_DOCUMENT PASSAGE:_
The next bit of code tries to tidy these things up.

polls_2024 <- polls_2024_raw %>% 
  mutate(across(Con:Others, ~ str_remove(.x, pattern = "\\%.*"))) %>%  # getting rid of anything after %, so also gets rid of footnotes
  mutate(across(Con:Others, ~ str_remove(.x, pattern = "\\s.*"))) %>% # getting rid of anything after " " gets rid fo comments in 'Other' category
  mutate(across(Con:Others, as.numeric)) %>% # Turn all polling data into numbers from characters - also has the advantage of making all the 'spanning' commentary columns into 'NA' cells
  drop_na(Con) %>%  # Drop any row in which the percentage support for 'Con' is NA which drops the rows which were 'spanning' rows about political events
  mutate(day = str_replace(Datesconducted, "^(\\d+).*", "\\1")) %>% # Extract the number at the start of the string
  mutate(month = str_replace(Datesconducted, "(.*)(\\b\\S+)$", "\\2")) %>% # Extract the month at the end of the string
  mutate(date = dmy(paste0(day, " ", month, " ", 2024)))
Warning: There were 7 warnings in `mutate()`.
The first warning was:
ℹ In argument: `across(Con:Others, as.numeric)`.
Caused by warning:
! NAs introduced by coercion
ℹ Run `dplyr::last_dplyr_warnings()` to see the 6 remaining warnings.
Warning: There was 1 warning in `mutate()`.
ℹ In argument: `date = dmy(paste0(day, " ", month, " ", 2024))`.
Caused by warning:
!  9 failed to parse.

This is still producing warnings suggesting it needs more work, but let’s push on and see what we can see with imperfect data wrangling.

Let’s take a look and see what the data looks like:

ggplot(polls_2024, aes(x = date, y = Con, colour = Pollster)) +
  geom_point() +
  ylim(0, 30) +

So we have lots of polls, lots of pollsters - and some of our polls seem to be in the future, and some pollsters have footnote labels attached to their names suggesting I haven’t got the parsing quite right yet. Let’s facet by pollster to see if we can see more about what is going on.

_ACTIONS TO TAKE:_
[A] Answer these questions about the polling-data cleanup passage:
(i) Which function turns the Con:Others columns from characters into numbers?
(ii) According to the warning for the date step, how many entries failed to parse?
(iii) What does the author propose doing after the first plot?
[B] Carry on the R walkthrough on cleaning the 2024 polling data from its final sentence.

_SUPPLIED ENTRIES:_

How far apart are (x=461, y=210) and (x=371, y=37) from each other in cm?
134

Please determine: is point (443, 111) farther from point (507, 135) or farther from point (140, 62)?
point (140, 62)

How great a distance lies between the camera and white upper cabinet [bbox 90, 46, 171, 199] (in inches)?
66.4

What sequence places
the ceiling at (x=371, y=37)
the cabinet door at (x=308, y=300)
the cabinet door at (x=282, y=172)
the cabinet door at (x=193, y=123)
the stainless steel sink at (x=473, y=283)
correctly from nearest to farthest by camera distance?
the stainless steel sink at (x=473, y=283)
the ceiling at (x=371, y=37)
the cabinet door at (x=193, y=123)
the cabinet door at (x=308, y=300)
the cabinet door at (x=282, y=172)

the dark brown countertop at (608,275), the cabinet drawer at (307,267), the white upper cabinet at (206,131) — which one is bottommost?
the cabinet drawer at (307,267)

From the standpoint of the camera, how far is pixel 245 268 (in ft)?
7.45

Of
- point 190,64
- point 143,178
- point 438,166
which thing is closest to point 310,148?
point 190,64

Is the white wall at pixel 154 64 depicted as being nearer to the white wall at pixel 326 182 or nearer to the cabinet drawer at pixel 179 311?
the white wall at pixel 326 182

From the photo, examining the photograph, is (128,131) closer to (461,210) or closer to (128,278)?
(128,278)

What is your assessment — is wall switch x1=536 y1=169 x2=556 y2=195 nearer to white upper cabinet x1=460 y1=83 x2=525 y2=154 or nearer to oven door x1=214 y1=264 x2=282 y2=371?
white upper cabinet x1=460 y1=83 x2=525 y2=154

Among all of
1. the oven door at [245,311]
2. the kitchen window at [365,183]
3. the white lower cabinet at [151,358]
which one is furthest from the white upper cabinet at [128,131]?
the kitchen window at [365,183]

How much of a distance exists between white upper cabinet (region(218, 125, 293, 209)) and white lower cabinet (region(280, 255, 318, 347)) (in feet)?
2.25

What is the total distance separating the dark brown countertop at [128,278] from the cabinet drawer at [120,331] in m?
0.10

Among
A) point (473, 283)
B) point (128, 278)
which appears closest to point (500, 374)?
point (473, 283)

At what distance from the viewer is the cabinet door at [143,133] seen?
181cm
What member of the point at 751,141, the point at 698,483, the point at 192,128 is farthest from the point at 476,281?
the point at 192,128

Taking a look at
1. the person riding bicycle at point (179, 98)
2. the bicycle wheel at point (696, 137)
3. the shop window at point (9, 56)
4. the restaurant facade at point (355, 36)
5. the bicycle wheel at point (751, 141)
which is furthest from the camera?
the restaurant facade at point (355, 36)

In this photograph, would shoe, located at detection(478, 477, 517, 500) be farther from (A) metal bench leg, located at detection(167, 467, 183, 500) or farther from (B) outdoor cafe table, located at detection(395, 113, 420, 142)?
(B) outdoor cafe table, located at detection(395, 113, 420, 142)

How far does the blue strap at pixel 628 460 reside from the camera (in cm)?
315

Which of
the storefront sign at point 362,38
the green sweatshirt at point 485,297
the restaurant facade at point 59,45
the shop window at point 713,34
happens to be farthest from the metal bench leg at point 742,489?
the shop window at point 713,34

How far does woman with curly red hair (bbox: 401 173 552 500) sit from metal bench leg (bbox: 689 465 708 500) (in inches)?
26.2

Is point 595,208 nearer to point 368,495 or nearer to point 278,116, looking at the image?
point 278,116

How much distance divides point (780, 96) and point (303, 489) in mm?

_EXPECTED RESPONSES:_
[A]
(i) as.numeric, applied through mutate(across(Con:Others, as.numeric)).
(ii) 9.
(iii) Facet the plot by pollster to see more about what is going on.

[B]
ggplot(polls_2024, aes(x = date, y = Con, group = Pollster, colour = Pollster)) +
  geom_line() +
  ylim(0, 30) +

There are some pollsters with lots of polls and some with many less - let’s look at how many polls each pollster has as I think I only care about pollsters with lots of polls.

polls_2024 %>% 
  group_by(Pollster) %>% 
  summarise(num_polls = n()) %>% 
  ggplot(aes(y = num_polls, x = fct_reorder(Pollster, num_polls))) + # Puts them in order of most polls
  geom_bar(stat = "identity") +

Let’s cut off at 10 polls.

polls_2024_sel <- polls_2024 %>% 
  group_by(Pollster) %>% 
  mutate(num_pols = n()) %>% 
  filter(num_pols >= 10)

# What does the data look like by pollster

ggplot(polls_2024_sel, aes(x = date, y = Con, group = Pollster, colour = Pollster)) +
  geom_line() +
  ylim(0, 30)

There do seem to be house effects - putting different pollsters higher or lower, but there also seem to be house effects in how the support is shifting - this is clearer with a faceted smoothed plot.

ggplot(polls_2024_sel, aes(x = date, y = Con, group = Pollster, colour = Pollster)) +
  geom_smooth() +
  ylim(0, 30) +
`geom_smooth()` using method = 'loess' and formula = 'y ~ x'

So it’s pretty clear there are house effects - the next challenge is to work out how we take that into account. I feel a multi-level model coming on.

At which point I think the appropriate phrase is: “Tune in next time”

Multi-level models are still looking appropriate, but also complicated. But what I realised today is that the most sensible thing to test is not an individual party’s vote, but the poll lead - which should catch the house effects of influencing the polling for both Conservative and Labour parties.

ggplot(polls_2024_sel, aes(x = date, y = as.numeric(Lead), group = Pollster, colour = Pollster)) +
  geom_smooth() +
  ylim(0, 30) +
`geom_smooth()` using method = 'loess' and formula = 'y ~ x'

So it looks like everyone things the lead has been steadily increasing - except for ‘More in Common’ and more dramatically YouGov.

ggplot(polls_2024_sel, aes(x = date, y = as.numeric(Lead), group = Pollster, colour = Pollster)) +
  geom_smooth(se = FALSE) +
  ylim(0, 30) 
`geom_smooth()` using method = 'loess' and formula = 'y ~ x'

A bit clearer in the non-faceted plot. Well, not long ’til we find out who was right.